Parameter Iteration

luismatosobr · May 29, 2011, 2:13am

Hi everyone,

I want find the optimal k for a k-means algorithm. I already using the expert mode, but i havent been able to iterate over the parameters. How could i possible do this? Basically, what i really need is a workflow that:

1 - Iterate over values for k, until the clusters estabilize.

I think i should use the "Variable loop(data)" and the Entropy Scorer node, but i dont know how to use them. Could someone help please?

Thanks very much

AI · May 30, 2011, 12:47am

ill help u. just no time right now as I did this often... come back in a few days. I'll post it here.

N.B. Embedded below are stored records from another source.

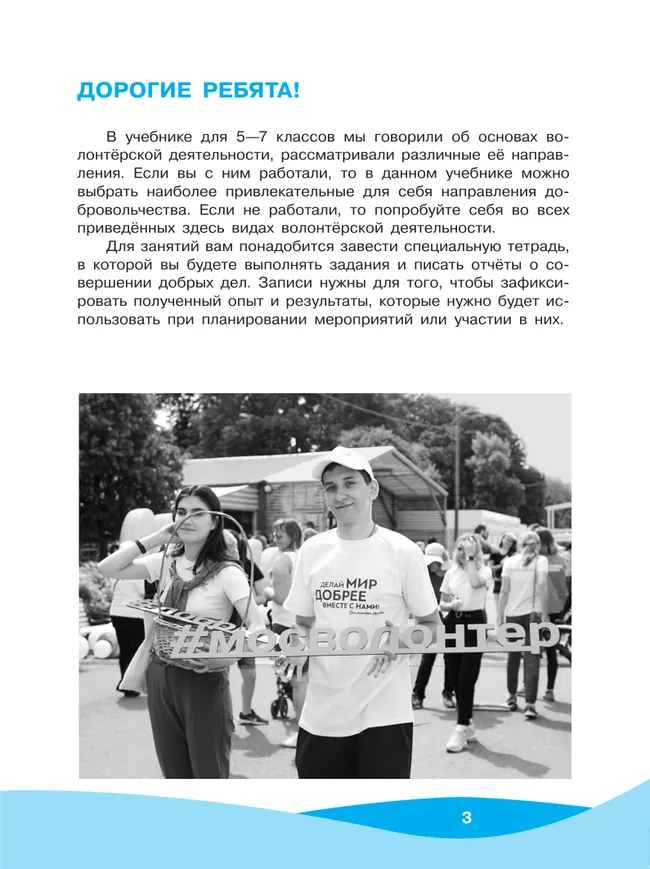 Школа волонтера. 8-9 классы. Учебник 7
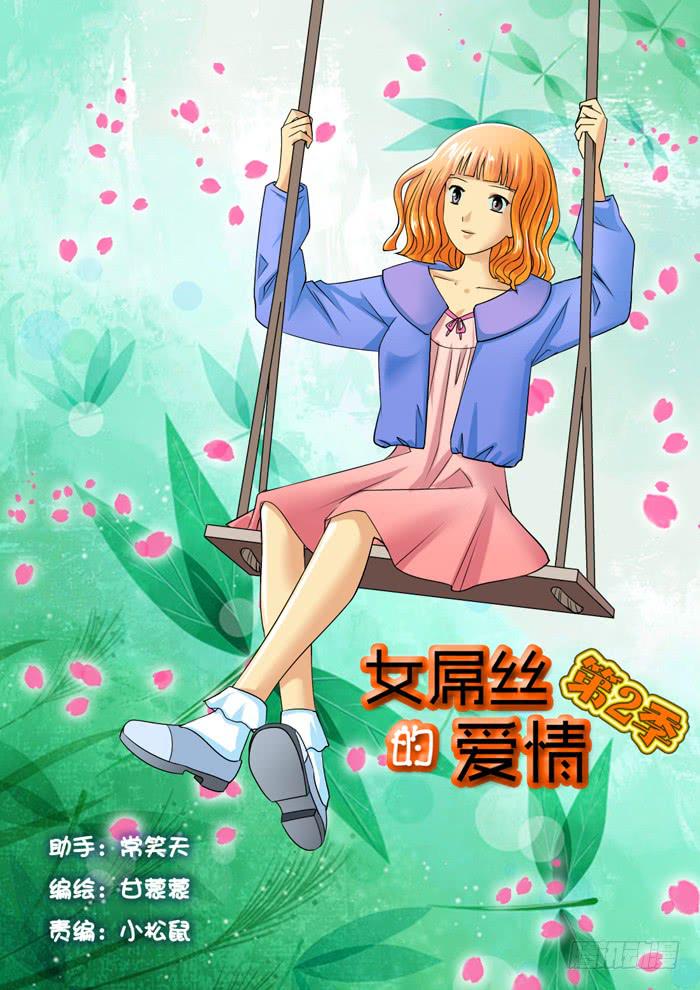女屌丝的爱情韩漫全集-235回老家无删减无遮挡章节图片 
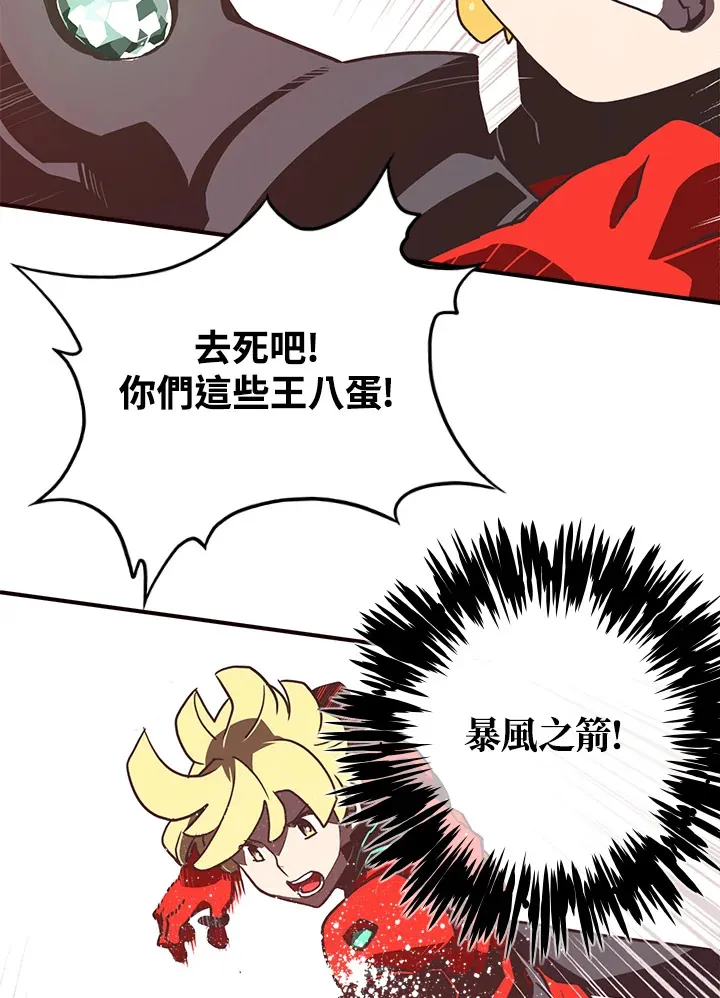 魔道王周润发漫画,第17话1图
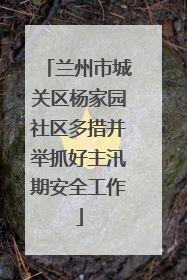 兰州市城关区杨家园社区多措并举抓好主汛期安全工作
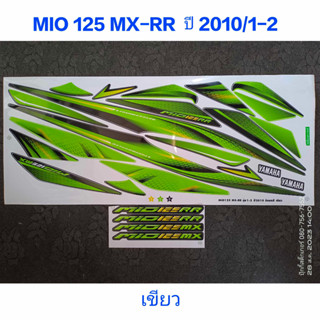 สติ๊กเกอร์ Mio 125  mx-rr ปี 2010 รุ่น 1-2 สีเขียว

luismatosobr · May 30, 2011, 8:09am

Ok Al, thanks very much for you help.

wiswedel · May 30, 2011, 12:50pm

The public workflow server contains and example workflow. It's under '011_FlowVarsAndLoops/011003_loopParametersKMeans'.

I hope it helps (and saves time for "AI").

luismatosobr · May 30, 2011, 6:33pm

Hello! Thanks for your help..

I think its very similar of what i want, but the main difference is: in the example, the dataset used

has the class of the instances. In my case, i don't know the class. My goal is to find the K that the clustering start to estabilize.. As far as i know, its possible by measuring the medium distance between clusters, and when K starts to estabilize, this distance estabilize too.. How could i do that?

Thanks very much

AI · May 31, 2011, 10:29am

Hi! I programmed my own node for that.

THe k-means clustering in knime doesn't provide an error measure.

You could calculate the sum of all eucl. distances between the cluster centrers and the instances. The error gets smaller for each cluster you add. So to find a good choice you can plot the error. You'll find the "best" amount of clusters (k) in the elbow of that plot.

For example I did reexecute the kmeans for different ks and calculate the error (therefore you need to change the nodes implementation a bit).

Workflow:

NodeStartLoop->kmeans->NodeEndLoop->ErrorNode(chooses best k)->kmeans(again with best k)-> go on....

The information quality used in an example does not suit for u here, since they have a so called reference cluster that u don't have. They calculate how good the new cluster represents the old "reference" classes.

You need to find an error meassure for your clustering itself. You also could calculate the so called "silhouette coefficent" which calculates the homogenity of the clusters and heterogenity between the clusters.

PS: there is a node in the weka plugin called xmeans which automatically finds a good cluster count (using the first error meassure I described). Therefor you have to set a minimum and a maximum cluster size and the node calculates the elbow itself.